Koriann ouvre un œil, puis le referme, un pli de douleur sur son front humide. La lumière est trop vive, sa tête trop lourde.

Elle perçoit des petits bruits, quelqu’un qui marche, sifflote. Elle veut se redresser, mais n’en trouve pas la force.

Des odeurs lui viennent, tour à tour étranges, suaves, piquantes, écœurantes, mélange de plantes bouillies, de décoctions, d’épices.

Elle entrouvre les yeux et aperçoit un visage de femme penché sur elle. Un faciès ridé, encadré de mèches de cheveux blancs légèrement argentées, ou scintillent deux petits yeux vifs et bleus.

« Reste tranquille gamine, ne bouge pas, dors. », entend-elle.

Elle ouvre la bouche, mais aucun mot ne sort, comme si ses lèvres ne pouvaient articuler un son.
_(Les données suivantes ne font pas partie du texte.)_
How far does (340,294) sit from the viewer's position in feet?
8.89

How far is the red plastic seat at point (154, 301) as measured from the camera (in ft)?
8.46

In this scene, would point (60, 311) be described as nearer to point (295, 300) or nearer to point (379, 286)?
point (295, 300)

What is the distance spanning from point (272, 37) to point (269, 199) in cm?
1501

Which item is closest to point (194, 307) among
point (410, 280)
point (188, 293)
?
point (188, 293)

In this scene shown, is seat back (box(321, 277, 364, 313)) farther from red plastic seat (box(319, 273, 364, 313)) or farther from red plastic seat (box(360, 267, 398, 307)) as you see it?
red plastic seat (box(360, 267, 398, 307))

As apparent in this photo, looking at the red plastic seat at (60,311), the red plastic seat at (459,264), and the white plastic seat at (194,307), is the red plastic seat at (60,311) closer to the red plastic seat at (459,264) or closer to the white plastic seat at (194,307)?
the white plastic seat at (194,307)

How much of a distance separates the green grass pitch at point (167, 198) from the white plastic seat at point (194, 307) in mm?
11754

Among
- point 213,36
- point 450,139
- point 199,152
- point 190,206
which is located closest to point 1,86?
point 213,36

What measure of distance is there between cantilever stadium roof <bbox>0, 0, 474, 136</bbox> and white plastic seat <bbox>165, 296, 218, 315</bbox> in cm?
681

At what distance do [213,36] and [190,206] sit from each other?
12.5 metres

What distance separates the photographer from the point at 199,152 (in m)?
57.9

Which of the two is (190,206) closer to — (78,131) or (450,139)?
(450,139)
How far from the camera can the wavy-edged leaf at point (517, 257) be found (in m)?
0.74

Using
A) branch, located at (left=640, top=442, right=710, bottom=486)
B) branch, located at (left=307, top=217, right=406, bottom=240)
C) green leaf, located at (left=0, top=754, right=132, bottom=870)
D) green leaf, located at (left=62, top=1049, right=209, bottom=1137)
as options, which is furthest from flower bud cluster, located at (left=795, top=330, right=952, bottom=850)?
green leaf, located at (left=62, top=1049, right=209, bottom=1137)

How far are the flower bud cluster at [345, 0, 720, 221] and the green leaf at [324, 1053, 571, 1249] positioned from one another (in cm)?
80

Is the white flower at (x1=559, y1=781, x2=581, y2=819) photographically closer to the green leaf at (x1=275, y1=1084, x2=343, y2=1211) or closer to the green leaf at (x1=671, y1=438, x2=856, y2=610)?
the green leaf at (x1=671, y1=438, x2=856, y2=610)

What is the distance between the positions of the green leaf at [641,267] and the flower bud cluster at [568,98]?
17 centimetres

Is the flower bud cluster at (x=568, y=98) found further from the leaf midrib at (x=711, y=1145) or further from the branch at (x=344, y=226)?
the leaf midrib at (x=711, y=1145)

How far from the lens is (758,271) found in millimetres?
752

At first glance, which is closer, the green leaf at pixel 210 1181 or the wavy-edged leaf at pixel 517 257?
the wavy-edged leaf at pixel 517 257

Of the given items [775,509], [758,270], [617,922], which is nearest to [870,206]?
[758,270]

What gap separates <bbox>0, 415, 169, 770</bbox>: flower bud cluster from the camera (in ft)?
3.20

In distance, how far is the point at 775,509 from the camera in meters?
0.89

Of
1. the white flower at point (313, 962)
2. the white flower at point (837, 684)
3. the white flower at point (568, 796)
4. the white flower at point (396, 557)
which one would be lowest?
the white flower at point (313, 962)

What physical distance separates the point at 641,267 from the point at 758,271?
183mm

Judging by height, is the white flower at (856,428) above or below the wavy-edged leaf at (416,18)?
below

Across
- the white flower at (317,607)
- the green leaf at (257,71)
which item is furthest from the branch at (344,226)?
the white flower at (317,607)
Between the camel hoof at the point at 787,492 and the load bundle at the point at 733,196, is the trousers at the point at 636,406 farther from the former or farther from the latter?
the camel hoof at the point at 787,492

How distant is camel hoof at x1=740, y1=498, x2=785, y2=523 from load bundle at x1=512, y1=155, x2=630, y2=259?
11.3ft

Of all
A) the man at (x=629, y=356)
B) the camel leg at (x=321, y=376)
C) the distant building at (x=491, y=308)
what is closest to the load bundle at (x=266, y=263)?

Sa tête se redresse et un liquide chaud coule dans sa gorge. Elle avale, tousse un peu, tente de résister puis finit par s’endormir.

Lorsque Koriann émerge de nouveau, la lumière est moins vive, le tambourinement dans son crâne moins présent. Ses mains s’ouvrent et se referment. Elles fixent ses doigts constellés de petites cicatrices, tâte le bandeau qui ceint son front.

Elle se souvient de la branche la percutant de plein fouet. De ce stupide rocher… Où est son paquetage ? Son épée ? Où se trouve-t-elle ?

La poétesse soulève le drap, écarquille les yeux. Ses jambes sont recouvertes de bleus et de plaies. Elle est vêtue d’une simple chemise de lin. Qui ne lui appartient pas. Trop grande, trop rêche, trop usée. Elle a dû suer, car de fraîches auréoles maculent les draps.

Et la femme ? Une femme lui a parlé. À moins qu’elle ait rêvé…

La chambre où elle se trouve comporte une armoire, une petite table et un pupitre. Une écuelle remplie d’eau est posée sur la petite table. Ses lèvres sont sèches, elle a très soif. Mais elle se méfie.

Koriann se débarrasse du drap, se met sur ses pieds, se dirige vers la porte. La tête lui tourne, ses jambes flagellent. Elle vacille, titube et se retient à la poignée. Dans l’embrasure de la porte, elle aperçoit de la fumée, un bout de cheminée et de marmite.

Il n’y a aucun mouvement. Personne. Elle s’aventure dans la pièce.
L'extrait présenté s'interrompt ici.